Этот возмущенный выкрик вызвал откровенную усмешку на лице государя, который поглядывал на Даньку без особого гнева, а даже с некоторым расположением, которое всегда возникает между сверстниками. Ведь Даньке с виду было лет пятнадцать от силы, а императору только через два месяца, 12 октября, должно было исполниться четырнадцать. Он прежде времени повзрослел, оказавшись на троне, а оттого выглядел значительно старше своих лет. Причем люди, хорошо его знавшие, помнили, что так он стал смотреться, едва заговорили о возможном для Петра Алексеевича престолонаследии. Тогда светлейший князь Меншиков взял его под свое крыло, объявил женихом дочери — и Петр наконец сообразил, что он больше не изгнанник в собственном отечестве, а его грядущий властелин. Он то казался избалованным ребенком, то в чертах его проскальзывала некая ранняя умудренность, порою даже усталость от этой мудрости — этакая брезгливая пресыщенность, какую можно увидеть в лицах пожилых людей, но какой не наживают некоторые старики, прожившие счастливую жизнь. Жизнь юного русского императора никогда нельзя было назвать счастливой, оттого и обрели его черты выражение холодного недоверия ко всем и каждому, оттого и производил он отталкивающее впечатление престарелого юнца.

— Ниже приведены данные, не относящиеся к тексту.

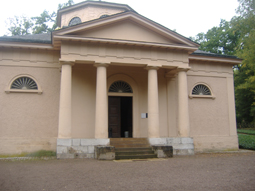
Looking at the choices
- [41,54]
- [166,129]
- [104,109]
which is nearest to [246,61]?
[166,129]

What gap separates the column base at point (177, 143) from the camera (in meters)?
12.4

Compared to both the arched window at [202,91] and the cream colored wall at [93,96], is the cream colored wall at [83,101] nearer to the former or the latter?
the cream colored wall at [93,96]

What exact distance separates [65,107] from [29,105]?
2.57m

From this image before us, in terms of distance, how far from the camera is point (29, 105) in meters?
13.1

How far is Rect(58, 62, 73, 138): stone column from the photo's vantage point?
38.0 feet

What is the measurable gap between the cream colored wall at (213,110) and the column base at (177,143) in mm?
2330

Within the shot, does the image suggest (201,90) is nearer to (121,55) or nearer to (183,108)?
(183,108)

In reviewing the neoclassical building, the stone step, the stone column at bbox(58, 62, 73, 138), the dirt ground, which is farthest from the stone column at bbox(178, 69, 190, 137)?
the stone column at bbox(58, 62, 73, 138)

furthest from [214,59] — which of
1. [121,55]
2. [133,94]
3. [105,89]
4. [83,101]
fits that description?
[83,101]

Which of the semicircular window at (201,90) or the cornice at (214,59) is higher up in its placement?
the cornice at (214,59)

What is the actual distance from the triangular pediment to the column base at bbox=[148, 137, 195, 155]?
4988 millimetres

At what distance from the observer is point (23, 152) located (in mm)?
12609

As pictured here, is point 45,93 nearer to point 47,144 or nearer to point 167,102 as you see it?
point 47,144

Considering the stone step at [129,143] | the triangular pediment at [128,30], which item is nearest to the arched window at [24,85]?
the triangular pediment at [128,30]
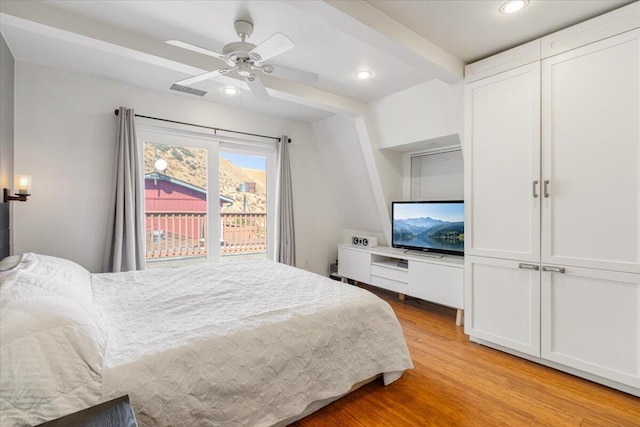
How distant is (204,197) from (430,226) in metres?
2.88

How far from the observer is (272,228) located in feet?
14.5

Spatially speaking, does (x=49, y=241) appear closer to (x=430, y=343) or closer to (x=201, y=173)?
(x=201, y=173)

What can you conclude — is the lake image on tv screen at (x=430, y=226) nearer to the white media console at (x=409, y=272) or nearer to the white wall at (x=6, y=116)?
the white media console at (x=409, y=272)

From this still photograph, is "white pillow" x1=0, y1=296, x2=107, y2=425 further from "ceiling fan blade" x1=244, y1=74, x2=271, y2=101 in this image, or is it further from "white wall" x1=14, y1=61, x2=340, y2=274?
"white wall" x1=14, y1=61, x2=340, y2=274

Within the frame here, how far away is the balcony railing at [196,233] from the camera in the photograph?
358cm

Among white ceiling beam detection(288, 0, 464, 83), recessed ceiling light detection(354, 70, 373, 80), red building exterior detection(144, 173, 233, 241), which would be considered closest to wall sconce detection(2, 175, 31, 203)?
red building exterior detection(144, 173, 233, 241)

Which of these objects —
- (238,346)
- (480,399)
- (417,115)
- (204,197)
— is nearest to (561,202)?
(480,399)

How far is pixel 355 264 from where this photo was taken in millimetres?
4426

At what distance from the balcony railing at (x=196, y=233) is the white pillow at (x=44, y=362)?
246 centimetres

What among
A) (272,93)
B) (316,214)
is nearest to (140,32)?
(272,93)

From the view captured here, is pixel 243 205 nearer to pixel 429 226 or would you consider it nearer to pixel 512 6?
pixel 429 226

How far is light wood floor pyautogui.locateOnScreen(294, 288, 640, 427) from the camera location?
173cm

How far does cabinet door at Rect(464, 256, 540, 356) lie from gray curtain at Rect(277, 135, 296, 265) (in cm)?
237

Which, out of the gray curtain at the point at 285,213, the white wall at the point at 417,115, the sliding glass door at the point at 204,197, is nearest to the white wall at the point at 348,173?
the white wall at the point at 417,115
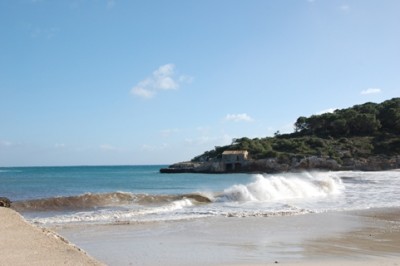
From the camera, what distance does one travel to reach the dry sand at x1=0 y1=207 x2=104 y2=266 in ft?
19.3

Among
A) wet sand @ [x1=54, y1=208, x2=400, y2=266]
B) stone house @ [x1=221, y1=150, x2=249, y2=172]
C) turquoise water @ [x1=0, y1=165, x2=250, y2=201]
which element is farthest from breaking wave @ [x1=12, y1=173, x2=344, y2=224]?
stone house @ [x1=221, y1=150, x2=249, y2=172]

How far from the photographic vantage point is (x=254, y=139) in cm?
10144

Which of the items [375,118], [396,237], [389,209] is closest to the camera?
[396,237]

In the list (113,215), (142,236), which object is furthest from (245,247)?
(113,215)

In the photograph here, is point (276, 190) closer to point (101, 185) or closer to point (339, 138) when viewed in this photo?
point (101, 185)

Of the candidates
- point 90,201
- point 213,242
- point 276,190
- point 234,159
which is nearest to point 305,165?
point 234,159

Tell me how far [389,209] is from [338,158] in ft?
206

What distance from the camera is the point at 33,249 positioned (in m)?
6.43

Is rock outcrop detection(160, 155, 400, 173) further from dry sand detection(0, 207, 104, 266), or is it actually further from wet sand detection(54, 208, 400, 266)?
dry sand detection(0, 207, 104, 266)

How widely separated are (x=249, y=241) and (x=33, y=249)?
17.6 ft

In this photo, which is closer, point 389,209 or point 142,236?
point 142,236

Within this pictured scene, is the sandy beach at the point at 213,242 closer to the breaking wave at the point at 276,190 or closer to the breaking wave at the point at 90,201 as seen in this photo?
the breaking wave at the point at 90,201

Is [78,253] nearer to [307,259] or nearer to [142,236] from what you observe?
[307,259]

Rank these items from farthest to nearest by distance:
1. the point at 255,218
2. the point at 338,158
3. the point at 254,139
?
the point at 254,139, the point at 338,158, the point at 255,218
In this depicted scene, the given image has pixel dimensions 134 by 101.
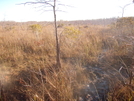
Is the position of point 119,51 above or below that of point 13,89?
above

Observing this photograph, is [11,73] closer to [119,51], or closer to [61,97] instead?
[61,97]

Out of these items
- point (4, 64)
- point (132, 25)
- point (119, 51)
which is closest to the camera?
point (4, 64)

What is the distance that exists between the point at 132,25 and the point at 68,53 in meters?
5.31

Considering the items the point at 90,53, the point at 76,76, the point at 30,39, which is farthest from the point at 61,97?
the point at 30,39

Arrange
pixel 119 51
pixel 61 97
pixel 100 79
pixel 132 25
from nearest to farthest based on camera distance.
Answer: pixel 61 97
pixel 100 79
pixel 119 51
pixel 132 25

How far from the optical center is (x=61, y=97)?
5.05ft

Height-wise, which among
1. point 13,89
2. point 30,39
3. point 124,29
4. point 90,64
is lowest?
point 13,89

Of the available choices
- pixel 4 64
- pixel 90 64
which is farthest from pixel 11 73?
pixel 90 64

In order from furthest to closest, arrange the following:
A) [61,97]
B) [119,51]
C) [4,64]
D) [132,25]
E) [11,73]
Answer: [132,25], [119,51], [4,64], [11,73], [61,97]

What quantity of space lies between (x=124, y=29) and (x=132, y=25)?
493 mm

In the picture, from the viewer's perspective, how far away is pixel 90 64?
290 centimetres

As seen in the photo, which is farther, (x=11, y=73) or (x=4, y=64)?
(x=4, y=64)

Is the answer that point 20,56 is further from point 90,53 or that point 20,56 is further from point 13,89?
point 90,53

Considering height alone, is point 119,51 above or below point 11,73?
above
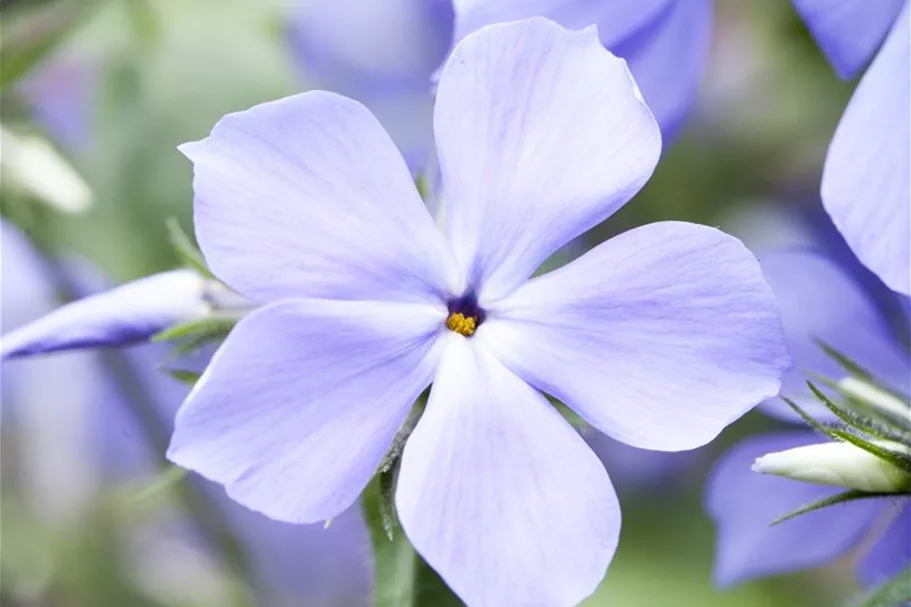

Вот и сейчас он смотрел на распаленного злостью и горем Даньку так, словно хотел сказать: «С тебя хватит, говоришь? Ты намерен что-то изменить? Но здесь только один человек волен и способен менять судьбы людей. Этот человек — я, а твоя участь — покорно снести все, что предписано моей волей!»
Однако Данька, чье терпение совершенно иссякло, даже не дал себе труда заметить пренебрежительную усмешку императора. Он пошарил вокруг взглядом, и лицо его прояснилось, когда он заметил чуть поодаль прекрасную всадницу в синем платье — Екатерину Долгорукую. Все были так увлечены случившимся, что не обратили внимания на ее появление, а княжну слишком утомило единоборство, с конем, чтобы наброситься на мужчин с упреками за невнимание к своей особе. Все, в чем она пока что смогла выразить снедавшее ее раздражение, — это грубо отпихнуть стремянного, который помог ей сойти с седла, и горничную девушку, пытавшуюся смахнуть пыль с роскошного платья госпожи.